The matching/fallback chain ignores `unit` — it's exposed for visibility so
you can warn or branch in your own code. Two `lookup()` calls for the same
country may legitimately return different units depending on which tier
matched (per-country, OECD, or OWID).

**Methodology gap on bare-country queries.** Per-country files never ship a
country-level row — by design, bare-country queries (no zipcode/city/region)
always resolve via the worldwide OECD/OWID fallback, whose `unit` is
`equivalised_household` (OECD) or `per_capita` (OWID). That differs from the
per-country sources, which mostly use raw `household`. So
`lookup(country='US', zipcode='10001').unit == 'household'` but
`lookup(country='US').unit == 'equivalised_household'` — same country, two
different methodologies.

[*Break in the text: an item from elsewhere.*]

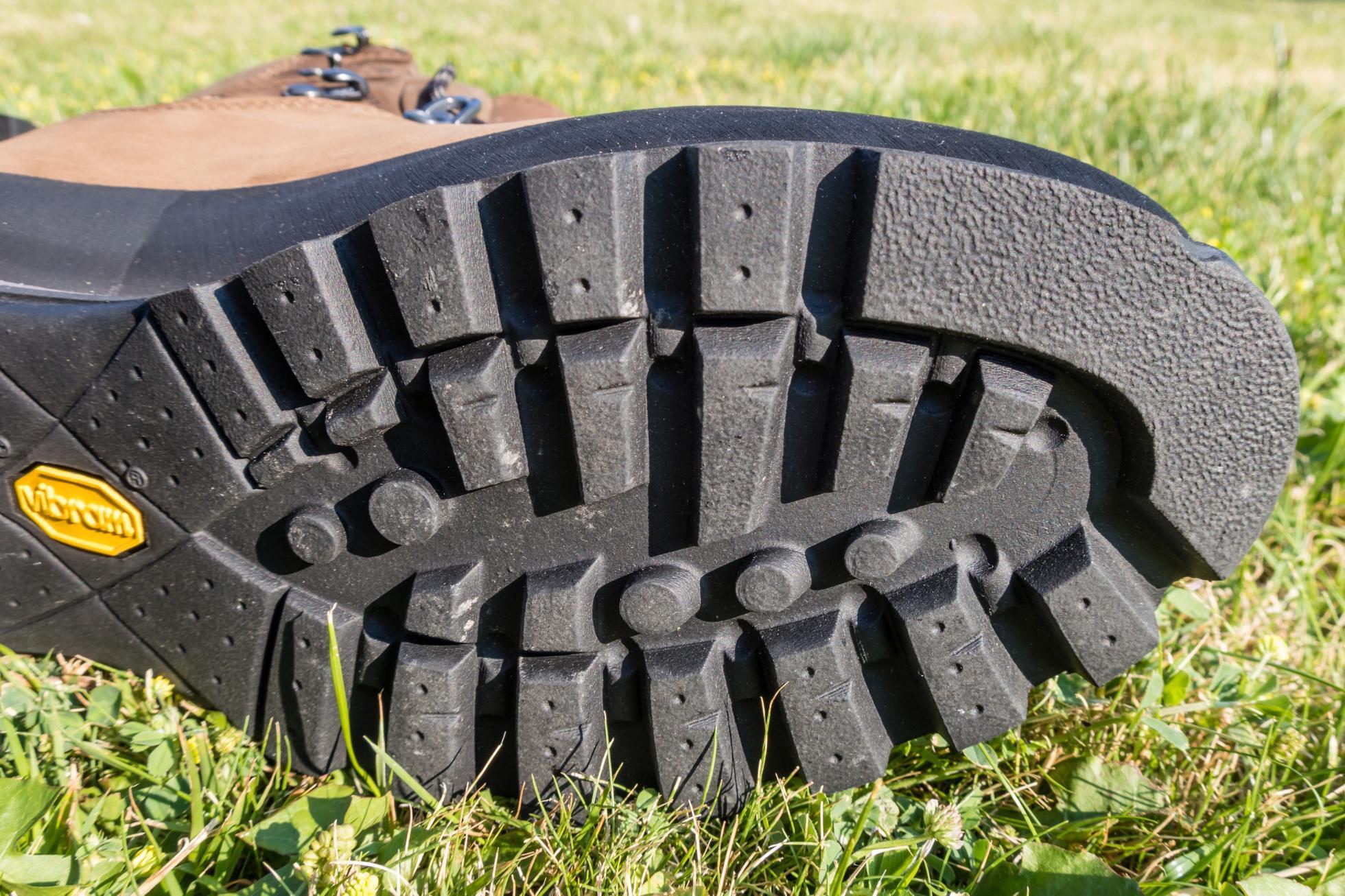 b5cbf485e333 Test  Asolo Kongur GV – celokožené turistické topánky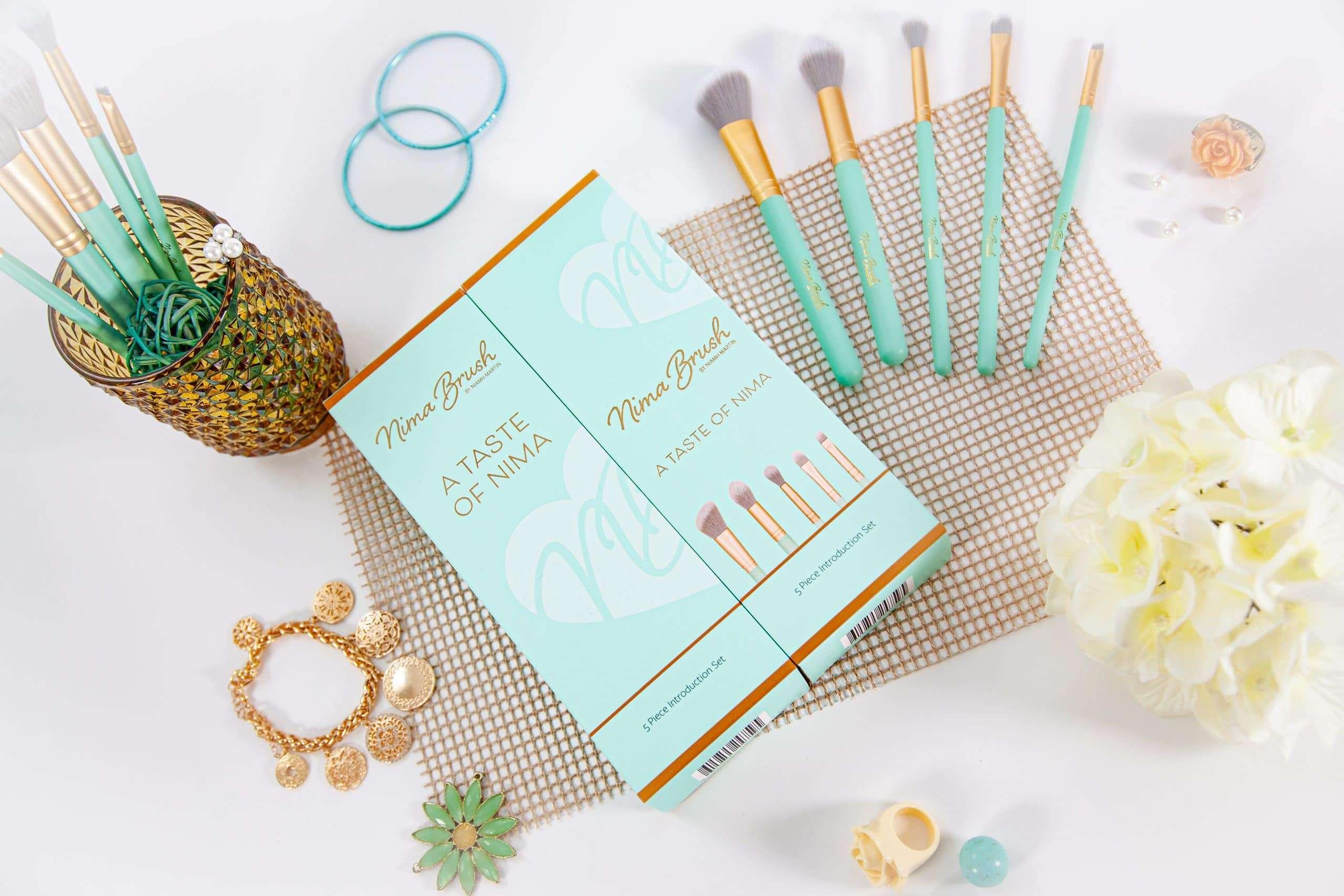 Affordable makeup brush set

Check `result.unit` if that matters to you, or use
`Client(fallback=False)` to disable the worldwide tier.

`country` accepts ISO-3166 alpha-2 (`"US"`), alpha-3 (`"USA"`), or common
English names — `"United States"`, `"USA"`, `"U.S.A."`, `"America"`,
`"China"`, `"CHN"`, `"UK"`, `"Britain"`, `"South Korea"`, etc. — all
resolve to the same lookup. Punctuation, case, and accents are ignored.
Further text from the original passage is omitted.